Battlefield Archaeology and the Scottish Highlands

The battle at Culloden was a struggle for power between Prince “Charlie” Stuart and the Duke of Cumberland, the grandson of King James II (of England and VII of Scotland) and the son of King George II, respectively. It was the last set-piece battle on English soil.


Culloden Memorial Cairn

Culloden Memorial Cairn


Afterwards, relatives placed stones showing where entire families fought as units within the greater Jacobite army (Prince Charlie’s). Additionally, stones meant to commemorate specific individuals were erected: these being the Well of the Dead, and the Cumberland stone. The graves of the 50-60 government soldiers who died fighting have not been found. They are honored with the English Stone.

Because this site has been marked out as culturally significant in Scottish history, it is of the utmost importance to preserve it, and by extension, the memory associated with the land. This is where archaeologists come in.

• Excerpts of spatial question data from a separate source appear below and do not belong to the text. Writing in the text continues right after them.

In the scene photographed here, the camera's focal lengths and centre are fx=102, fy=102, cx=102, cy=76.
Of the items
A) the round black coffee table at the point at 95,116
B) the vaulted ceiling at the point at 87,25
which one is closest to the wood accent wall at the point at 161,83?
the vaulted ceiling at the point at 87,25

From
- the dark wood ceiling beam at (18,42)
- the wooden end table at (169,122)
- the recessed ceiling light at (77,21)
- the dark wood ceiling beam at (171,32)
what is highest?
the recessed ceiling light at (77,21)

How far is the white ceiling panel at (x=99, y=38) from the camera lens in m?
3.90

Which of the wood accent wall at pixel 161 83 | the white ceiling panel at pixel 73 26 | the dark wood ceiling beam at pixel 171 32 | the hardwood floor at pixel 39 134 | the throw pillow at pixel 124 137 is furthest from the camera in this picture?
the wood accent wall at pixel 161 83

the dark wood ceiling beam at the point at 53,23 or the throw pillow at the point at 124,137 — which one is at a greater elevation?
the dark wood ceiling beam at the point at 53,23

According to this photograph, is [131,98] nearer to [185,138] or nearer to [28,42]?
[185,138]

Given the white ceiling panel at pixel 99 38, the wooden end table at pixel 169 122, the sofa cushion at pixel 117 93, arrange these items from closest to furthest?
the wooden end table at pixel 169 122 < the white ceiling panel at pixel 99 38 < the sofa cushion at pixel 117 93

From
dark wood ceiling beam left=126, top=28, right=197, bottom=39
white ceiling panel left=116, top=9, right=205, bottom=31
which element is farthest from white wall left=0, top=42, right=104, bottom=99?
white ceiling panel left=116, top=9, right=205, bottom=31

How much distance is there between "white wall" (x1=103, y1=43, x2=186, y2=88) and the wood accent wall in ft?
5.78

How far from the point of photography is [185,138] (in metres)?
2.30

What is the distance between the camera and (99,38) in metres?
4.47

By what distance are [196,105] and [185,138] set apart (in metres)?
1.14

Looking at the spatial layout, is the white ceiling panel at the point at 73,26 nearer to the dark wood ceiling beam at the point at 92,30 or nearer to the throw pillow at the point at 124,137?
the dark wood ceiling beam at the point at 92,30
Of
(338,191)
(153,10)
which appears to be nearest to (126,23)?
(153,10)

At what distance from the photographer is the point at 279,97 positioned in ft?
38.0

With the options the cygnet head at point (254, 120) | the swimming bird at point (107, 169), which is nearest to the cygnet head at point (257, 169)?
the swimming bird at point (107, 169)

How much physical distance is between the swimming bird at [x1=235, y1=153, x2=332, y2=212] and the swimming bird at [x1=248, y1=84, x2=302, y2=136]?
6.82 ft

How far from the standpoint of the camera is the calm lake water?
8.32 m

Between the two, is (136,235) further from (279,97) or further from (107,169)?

“Dog tags” were not invented until the mid-1800’s, so the identities of the people left behind must be determined by their belongings, commonly metal buttons and weaponry. The Jacobite army was constantly moving, so it restocked in towns on its way to Culloden. This resulted in an uneven array of weaponry and other surviving equipment.


The artifacts left on this site have been protected by the natural terrain, which merges into marshy land, and thick plant life, both of which work to prevent visitors from disturbing the grounds. This is important because when an artifact is moved, it loses its original context for the time in which it was first dropped/buried. Like many sites that have seen battle, or other traumatic experiences, it has gone into a period of abandonment. In this case, the restoration of the moor as a designated historical battlefield prevents other use, which will be apparent in the stratigraphic record (the study of how soil forms layers, and what time periods those layers are from).

A single object may tell us about itself, but its location (vertically and laterally) tells us about it in relation to other objects in the area (in a way that might form a pattern!). Together, they help us create a better picture of the past.


Archaeologists have used various methods (most common are surface survey, ground-probing radar, and metal detectors) to find the general layout of the battlefield. In addition to these surveying methods, primary source documents (old maps and journal entries!) are used to direct focus onto a specific area for fieldwork (historical archaeology).

This type of search, targeting a specific region within the battlefield is considered a biased survey. Excavations are performed when a site is in danger, in this case when the visitor center was built in 2007. Excavations may confirm the presence of certain features (such as buildings that are no longer present) that may help clarify previous research. In Culloden, buildings were burned to discourage further uprisings. This battle, like many others, can be explored through archaeological methods.


References/additional reading:


Photo by Hanna Mitamura

2 thoughts on “Battlefield Archaeology and the Scottish Highlands

  1. You note in your post that a variety of sources exist about the battle at Culloden. I am curious about how primary documents function relative to knowledge of the material record at this site “marked out as culturally significant in Scottish history.” I would expect that these sources would be immensely helpful in informing where to look, what to look for, as well how to analyze what is found. In what other ways could these various sources compliment one another? Also, is it possible that these different kinds of sources could contradict one another? What different voices and authorities are represented in these different sources and to what effect? How can we form as complete and equitable understand of history as possible?

  2. “Simple stones” marked graves long before the carving of formal grave markers from stone. This poses a problem for archaeologists and preservationists. Many cemeteries have been disturbed because the markers are not very different from the stones in the surrounding area. The Archaeology of Memory is a framework for research that tries to address how memories of the past influence what is left behind. To someone who attended the burial, a simple stone marker is all that is needed. To descendants who are told stories the stone marker may be enough. To their descendants, the stone marker may not mean anything.